Marcel Sabat, Tomasz Ziętek and Kamil Szeptycki in Robert Gliński's "Kamienie na szaniec" / "Stones for the Rampart", photo: Monolith.
Putting youth on a pedestal, Gliński shows the Polish underground scout movement (the Grey Ranks) which fought against the Nazi occupation. In a tale in which adventure overpowers reason, youth, love and friendship take the foreground against a backdrop of patriotism.
The price of re-invigoration
When, in 1943, Aleksander Kamiński published his book, the work intended to reinvigorate a crippled national spirit. 70 years later, the story of Rudy (played by Tomasz Ziętek), Zośka (Marcel Sabat) and Alek (Kamil Szeptycki) frightens rather than fortifies. The story shows what it meant to be a hero in occupied Poland - where profits and losses were obscured by pompous displays of heroic duties.

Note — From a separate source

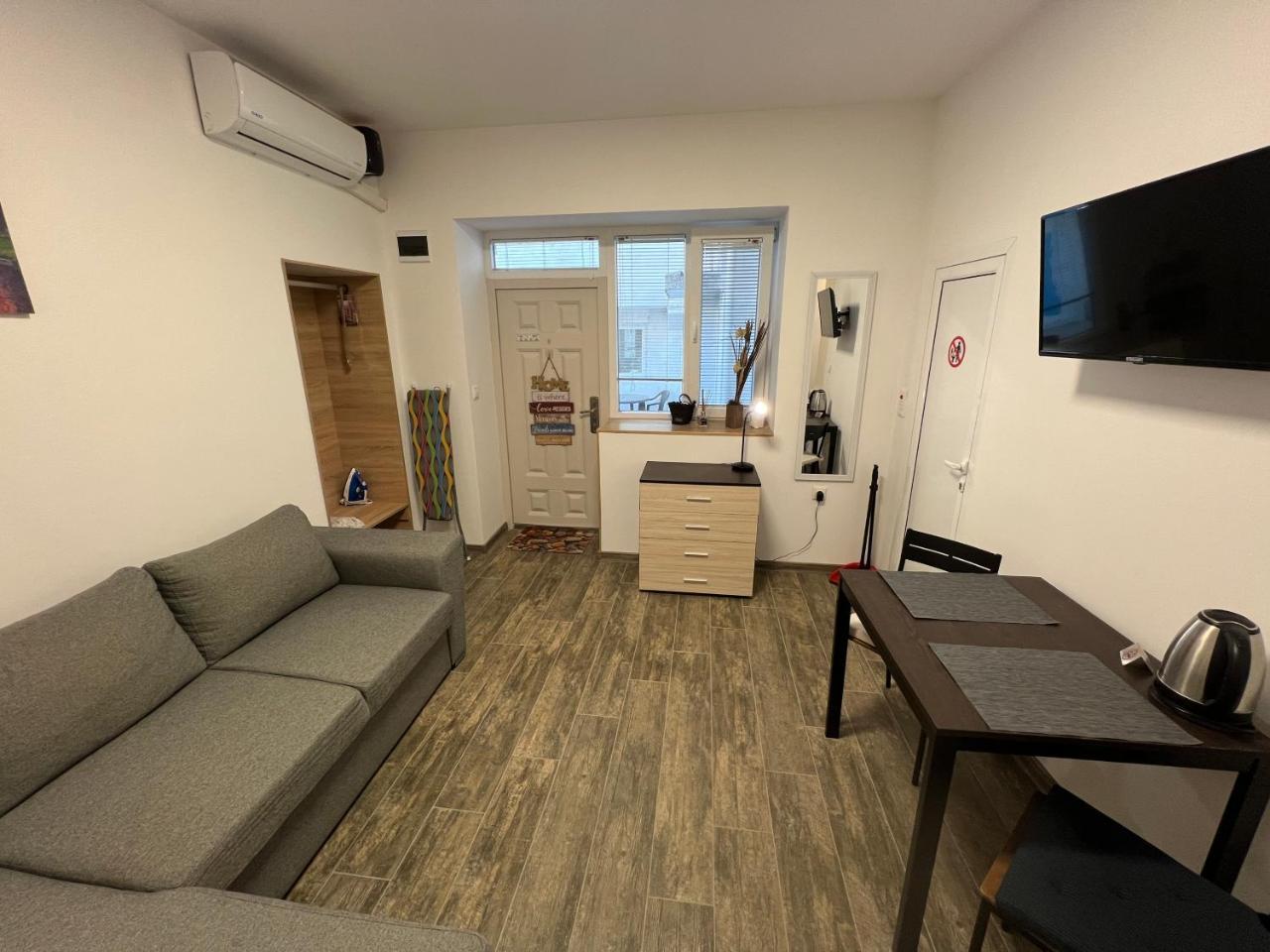 Varna Central Sea Studio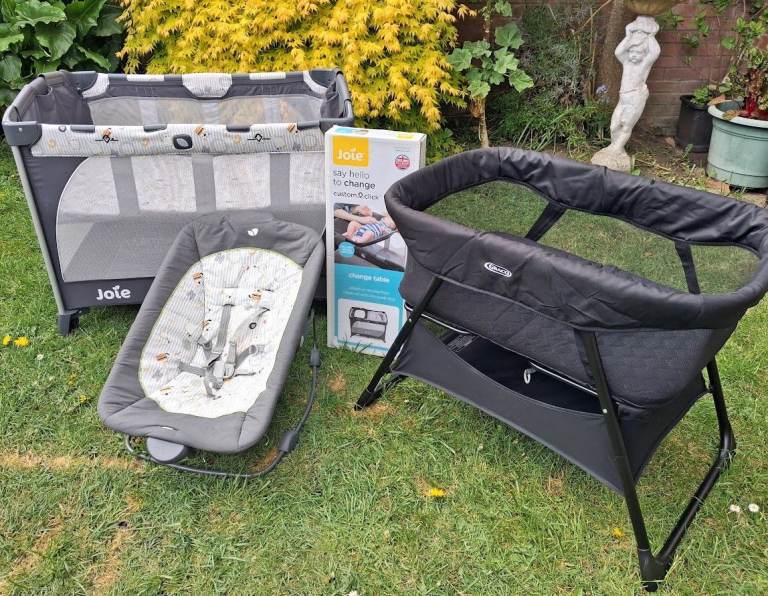 Joie Travel cot with Bassinet - Change table - baby bouncer - Graco bassinet ~Ex.Con.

The cinematic Kamienie na szaniec feeds the romantic mythology. Gliński's protagonists are human because they are courageous, though their brand of courage is blind and often aimless. It seems to be forgotten that the small acts of sabotage carried out by the scouts had a high price. The tearing down of a propaganda poster results in the death of one of the boys. Rudy and Zośka risk their lives for a symbolic jest - tearing down a Nazi flag. Is the symbolic act worth the high price?
Those are not questions that Gliński asks himself. The director, whose mother died during the war as a member of the Gray Ranks, makes a tale about the war into a hagiography. Nevertheless, his film urges us to consider the limits of heroism. Kamienie…. tackles the same national myth which 60 years ago Andrzej Wajda exposed in Lotna. It was Wajda's directorial goal to remove mythological elements in order to discover the underlying meaning. Gliński's process of demythologising on the other hand, isn't one of his goals, but an involuntary development that happens on the margins of the main story.
Untarnished statues
Before Kamienie… made it into the cinemas, it aroused controversy. Historians accused it of factual inaccuracy, scouting associations of slandering (sic!) the protagonists' reputations. The reason for this is the coming of age aspect of the Glinski's story. In the film, the young soldiers Rudy and Zośka, are also portrayed as ordinary boys who fall in love and experience sex for the first time (the latter in particular was said to tarnish the moral impeccability of the boy scouts).